(BRIEF): The expected output is each entry, given again exactly.

DATA FOR THIS TASK START

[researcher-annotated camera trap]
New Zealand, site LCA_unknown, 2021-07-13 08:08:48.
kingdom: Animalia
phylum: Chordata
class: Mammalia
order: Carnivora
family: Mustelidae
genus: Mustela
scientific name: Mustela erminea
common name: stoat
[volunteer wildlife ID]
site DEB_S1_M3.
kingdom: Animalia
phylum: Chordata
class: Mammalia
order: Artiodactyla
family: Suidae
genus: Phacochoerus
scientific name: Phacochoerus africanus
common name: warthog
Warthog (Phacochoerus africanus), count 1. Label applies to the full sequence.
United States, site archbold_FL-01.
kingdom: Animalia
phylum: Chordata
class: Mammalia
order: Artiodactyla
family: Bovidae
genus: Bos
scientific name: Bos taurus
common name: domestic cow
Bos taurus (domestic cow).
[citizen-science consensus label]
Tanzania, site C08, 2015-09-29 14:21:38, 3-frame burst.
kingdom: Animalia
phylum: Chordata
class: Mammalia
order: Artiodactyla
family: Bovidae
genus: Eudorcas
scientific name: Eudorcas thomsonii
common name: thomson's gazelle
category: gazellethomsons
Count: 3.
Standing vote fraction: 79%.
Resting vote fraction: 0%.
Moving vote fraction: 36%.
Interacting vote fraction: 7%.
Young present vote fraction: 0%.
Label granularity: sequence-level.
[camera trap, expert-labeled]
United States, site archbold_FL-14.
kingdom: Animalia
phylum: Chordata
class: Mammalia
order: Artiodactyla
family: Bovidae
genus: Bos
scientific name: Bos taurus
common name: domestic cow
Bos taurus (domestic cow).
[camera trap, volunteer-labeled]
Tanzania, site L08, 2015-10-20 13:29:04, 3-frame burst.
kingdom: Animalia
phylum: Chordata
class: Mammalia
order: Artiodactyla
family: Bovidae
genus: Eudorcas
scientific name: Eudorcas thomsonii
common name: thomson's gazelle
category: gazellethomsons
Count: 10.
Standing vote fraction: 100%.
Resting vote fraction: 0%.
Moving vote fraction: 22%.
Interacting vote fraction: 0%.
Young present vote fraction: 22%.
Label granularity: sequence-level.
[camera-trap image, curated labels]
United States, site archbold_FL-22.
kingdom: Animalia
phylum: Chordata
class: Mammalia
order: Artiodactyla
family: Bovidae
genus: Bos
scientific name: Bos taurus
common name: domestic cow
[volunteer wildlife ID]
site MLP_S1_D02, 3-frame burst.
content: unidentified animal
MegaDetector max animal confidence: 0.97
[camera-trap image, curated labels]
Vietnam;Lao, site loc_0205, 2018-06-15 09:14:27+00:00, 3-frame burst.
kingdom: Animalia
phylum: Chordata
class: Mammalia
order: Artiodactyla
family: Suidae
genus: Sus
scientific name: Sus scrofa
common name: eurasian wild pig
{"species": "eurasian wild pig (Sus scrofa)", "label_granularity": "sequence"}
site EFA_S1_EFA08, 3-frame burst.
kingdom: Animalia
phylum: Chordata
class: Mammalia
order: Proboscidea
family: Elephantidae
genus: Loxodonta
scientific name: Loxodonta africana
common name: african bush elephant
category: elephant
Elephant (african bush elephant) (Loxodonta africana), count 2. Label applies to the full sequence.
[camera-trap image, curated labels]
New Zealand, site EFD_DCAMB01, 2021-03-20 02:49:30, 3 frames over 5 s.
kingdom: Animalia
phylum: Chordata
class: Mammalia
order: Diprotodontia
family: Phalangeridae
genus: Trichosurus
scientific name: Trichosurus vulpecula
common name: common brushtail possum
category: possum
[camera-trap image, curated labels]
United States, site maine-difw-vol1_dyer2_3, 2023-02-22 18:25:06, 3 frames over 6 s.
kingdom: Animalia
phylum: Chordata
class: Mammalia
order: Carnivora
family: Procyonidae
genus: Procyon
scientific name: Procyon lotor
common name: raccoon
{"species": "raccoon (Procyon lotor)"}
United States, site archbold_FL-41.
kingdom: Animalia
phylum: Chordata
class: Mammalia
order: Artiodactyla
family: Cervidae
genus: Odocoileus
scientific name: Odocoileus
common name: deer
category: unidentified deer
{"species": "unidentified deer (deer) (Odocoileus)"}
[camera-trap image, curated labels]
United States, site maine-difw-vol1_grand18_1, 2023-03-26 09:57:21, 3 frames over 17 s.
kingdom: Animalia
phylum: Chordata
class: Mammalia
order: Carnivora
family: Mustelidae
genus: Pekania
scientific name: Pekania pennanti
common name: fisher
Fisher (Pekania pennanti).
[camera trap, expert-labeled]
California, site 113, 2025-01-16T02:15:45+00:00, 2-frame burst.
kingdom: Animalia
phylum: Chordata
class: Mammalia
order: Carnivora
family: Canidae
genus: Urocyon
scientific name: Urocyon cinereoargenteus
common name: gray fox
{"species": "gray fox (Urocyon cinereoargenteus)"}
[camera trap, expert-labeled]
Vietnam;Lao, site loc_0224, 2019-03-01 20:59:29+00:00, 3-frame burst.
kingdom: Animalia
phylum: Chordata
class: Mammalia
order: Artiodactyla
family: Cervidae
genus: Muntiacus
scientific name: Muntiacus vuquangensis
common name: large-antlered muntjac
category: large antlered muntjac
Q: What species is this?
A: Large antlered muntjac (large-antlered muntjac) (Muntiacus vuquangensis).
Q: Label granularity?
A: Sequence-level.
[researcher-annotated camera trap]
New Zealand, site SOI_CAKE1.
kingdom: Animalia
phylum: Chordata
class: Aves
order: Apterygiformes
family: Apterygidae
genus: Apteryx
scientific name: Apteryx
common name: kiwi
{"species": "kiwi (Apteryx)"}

DATA FOR THIS TASK END

(ANSWER TO THE PROBLEM):
[researcher-annotated camera trap]
New Zealand, site LCA_unknown, 2021-07-13 08:08:48.
kingdom: Animalia
phylum: Chordata
class: Mammalia
order: Carnivora
family: Mustelidae
genus: Mustela
scientific name: Mustela erminea
common name: stoat
[volunteer wildlife ID]
site DEB_S1_M3.
kingdom: Animalia
phylum: Chordata
class: Mammalia
order: Artiodactyla
family: Suidae
genus: Phacochoerus
scientific name: Phacochoerus africanus
common name: warthog
Warthog (Phacochoerus africanus), count 1. Label applies to the full sequence.
United States, site archbold_FL-01.
kingdom: Animalia
phylum: Chordata
class: Mammalia
order: Artiodactyla
family: Bovidae
genus: Bos
scientific name: Bos taurus
common name: domestic cow
Bos taurus (domestic cow).
[citizen-science consensus label]
Tanzania, site C08, 2015-09-29 14:21:38, 3-frame burst.
kingdom: Animalia
phylum: Chordata
class: Mammalia
order: Artiodactyla
family: Bovidae
genus: Eudorcas
scientific name: Eudorcas thomsonii
common name: thomson's gazelle
category: gazellethomsons
Count: 3.
Standing vote fraction: 79%.
Resting vote fraction: 0%.
Moving vote fraction: 36%.
Interacting vote fraction: 7%.
Young present vote fraction: 0%.
Label granularity: sequence-level.
[camera trap, expert-labeled]
United States, site archbold_FL-14.
kingdom: Animalia
phylum: Chordata
class: Mammalia
order: Artiodactyla
family: Bovidae
genus: Bos
scientific name: Bos taurus
common name: domestic cow
Bos taurus (domestic cow).
[camera trap, volunteer-labeled]
Tanzania, site L08, 2015-10-20 13:29:04, 3-frame burst.
kingdom: Animalia
phylum: Chordata
class: Mammalia
order: Artiodactyla
family: Bovidae
genus: Eudorcas
scientific name: Eudorcas thomsonii
common name: thomson's gazelle
category: gazellethomsons
Count: 10.
Standing vote fraction: 100%.
Resting vote fraction: 0%.
Moving vote fraction: 22%.
Interacting vote fraction: 0%.
Young present vote fraction: 22%.
Label granularity: sequence-level.
[camera-trap image, curated labels]
United States, site archbold_FL-22.
kingdom: Animalia
phylum: Chordata
class: Mammalia
order: Artiodactyla
family: Bovidae
genus: Bos
scientific name: Bos taurus
common name: domestic cow
[volunteer wildlife ID]
site MLP_S1_D02, 3-frame burst.
content: unidentified animal
MegaDetector max animal confidence: 0.97
[camera-trap image, curated labels]
Vietnam;Lao, site loc_0205, 2018-06-15 09:14:27+00:00, 3-frame burst.
kingdom: Animalia
phylum: Chordata
class: Mammalia
order: Artiodactyla
family: Suidae
genus: Sus
scientific name: Sus scrofa
common name: eurasian wild pig
{"species": "eurasian wild pig (Sus scrofa)", "label_granularity": "sequence"}
site EFA_S1_EFA08, 3-frame burst.
kingdom: Animalia
phylum: Chordata
class: Mammalia
order: Proboscidea
family: Elephantidae
genus: Loxodonta
scientific name: Loxodonta africana
common name: african bush elephant
category: elephant
Elephant (african bush elephant) (Loxodonta africana), count 2. Label applies to the full sequence.
[camera-trap image, curated labels]
New Zealand, site EFD_DCAMB01, 2021-03-20 02:49:30, 3 frames over 5 s.
kingdom: Animalia
phylum: Chordata
class: Mammalia
order: Diprotodontia
family: Phalangeridae
genus: Trichosurus
scientific name: Trichosurus vulpecula
common name: common brushtail possum
category: possum
[camera-trap image, curated labels]
United States, site maine-difw-vol1_dyer2_3, 2023-02-22 18:25:06, 3 frames over 6 s.
kingdom: Animalia
phylum: Chordata
class: Mammalia
order: Carnivora
family: Procyonidae
genus: Procyon
scientific name: Procyon lotor
common name: raccoon
{"species": "raccoon (Procyon lotor)"}
United States, site archbold_FL-41.
kingdom: Animalia
phylum: Chordata
class: Mammalia
order: Artiodactyla
family: Cervidae
genus: Odocoileus
scientific name: Odocoileus
common name: deer
category: unidentified deer
{"species": "unidentified deer (deer) (Odocoileus)"}
[camera-trap image, curated labels]
United States, site maine-difw-vol1_grand18_1, 2023-03-26 09:57:21, 3 frames over 17 s.
kingdom: Animalia
phylum: Chordata
class: Mammalia
order: Carnivora
family: Mustelidae
genus: Pekania
scientific name: Pekania pennanti
common name: fisher
Fisher (Pekania pennanti).
[camera trap, expert-labeled]
California, site 113, 2025-01-16T02:15:45+00:00, 2-frame burst.
kingdom: Animalia
phylum: Chordata
class: Mammalia
order: Carnivora
family: Canidae
genus: Urocyon
scientific name: Urocyon cinereoargenteus
common name: gray fox
{"species": "gray fox (Urocyon cinereoargenteus)"}
[camera trap, expert-labeled]
Vietnam;Lao, site loc_0224, 2019-03-01 20:59:29+00:00, 3-frame burst.
kingdom: Animalia
phylum: Chordata
class: Mammalia
order: Artiodactyla
family: Cervidae
genus: Muntiacus
scientific name: Muntiacus vuquangensis
common name: large-antlered muntjac
category: large antlered muntjac
Q: What species is this?
A: Large antlered muntjac (large-antlered muntjac) (Muntiacus vuquangensis).
Q: Label granularity?
A: Sequence-level.
[researcher-annotated camera trap]
New Zealand, site SOI_CAKE1.
kingdom: Animalia
phylum: Chordata
class: Aves
order: Apterygiformes
family: Apterygidae
genus: Apteryx
scientific name: Apteryx
common name: kiwi
{"species": "kiwi (Apteryx)"}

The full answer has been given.